Jean Zenklusen, PhD, Director, The Cancer Genome Atlas, National Institutes of Health, next entered the conversation to discuss the importance of clinical trials. In his estimation, many of the drugs that fail a clinical trial the first time around will see better results after a follow-up trial.

The conversation quickly turned to neo-antigen's and Arie graciously defined the term for those of us in the audience who were unfamiliar with the terminology, present company included. Neo-antigen is defined as removing the cancer from the patient and sequencing to find the most common antigen in the patient. At present time, the National Cancer Institute has made this procedure their biggest priority as evidenced by the recent paper they published on this very topic.
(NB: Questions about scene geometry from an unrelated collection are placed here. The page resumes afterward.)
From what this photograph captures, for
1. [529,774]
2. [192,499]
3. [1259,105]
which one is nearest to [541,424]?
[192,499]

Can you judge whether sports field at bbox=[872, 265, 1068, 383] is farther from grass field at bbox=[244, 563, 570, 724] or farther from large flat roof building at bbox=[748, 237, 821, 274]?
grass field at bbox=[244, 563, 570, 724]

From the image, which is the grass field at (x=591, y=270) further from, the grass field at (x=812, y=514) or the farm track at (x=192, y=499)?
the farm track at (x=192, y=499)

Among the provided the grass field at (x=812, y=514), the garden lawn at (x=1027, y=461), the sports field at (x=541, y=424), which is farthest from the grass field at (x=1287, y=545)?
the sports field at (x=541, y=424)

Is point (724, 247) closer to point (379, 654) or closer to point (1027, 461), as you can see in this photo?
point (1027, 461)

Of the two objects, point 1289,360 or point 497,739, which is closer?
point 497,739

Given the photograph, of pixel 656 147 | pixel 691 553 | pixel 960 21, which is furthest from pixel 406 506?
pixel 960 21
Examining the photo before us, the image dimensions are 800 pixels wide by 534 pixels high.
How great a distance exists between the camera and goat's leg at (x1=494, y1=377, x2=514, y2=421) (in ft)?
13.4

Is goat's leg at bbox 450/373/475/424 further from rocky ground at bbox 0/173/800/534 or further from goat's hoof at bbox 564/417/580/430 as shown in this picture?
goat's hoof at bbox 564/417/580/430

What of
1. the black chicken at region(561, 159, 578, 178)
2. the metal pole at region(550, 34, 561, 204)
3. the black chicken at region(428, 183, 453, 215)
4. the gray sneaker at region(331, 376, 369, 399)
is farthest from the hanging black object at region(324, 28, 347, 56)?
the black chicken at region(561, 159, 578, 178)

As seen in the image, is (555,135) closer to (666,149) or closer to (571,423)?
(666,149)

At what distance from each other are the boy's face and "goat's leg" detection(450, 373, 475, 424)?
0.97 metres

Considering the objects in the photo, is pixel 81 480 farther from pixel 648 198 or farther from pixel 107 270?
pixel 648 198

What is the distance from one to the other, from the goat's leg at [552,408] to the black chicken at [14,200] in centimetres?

Laura Richman, DVM, PhD, Diplomate, ACVP, Vice President, R&D-Translational Sciences, MedImmune chimed in that the immune status of a patient is vital in determining if a patient will respond to a specific therapy or treatment. With this in mind, the patient selection approach is imperative to pre-clinical work.

Next, attendees heard from Jean as he discussed how the genome has changed medicine. He reminded us that while the standard chemo treatment has been in use for 70 years, the genome has only been in play the past 10 years and already, it has led to cures and is on the brink of finding several more cures.

In conclusion, all of the panelists agreed that the patient is what will help lead industry to the next big thing. Laura reminded the group that so long as industry remains hypothesis driven and focuses on the data of patients and patient therapy, there is limitless opportunity.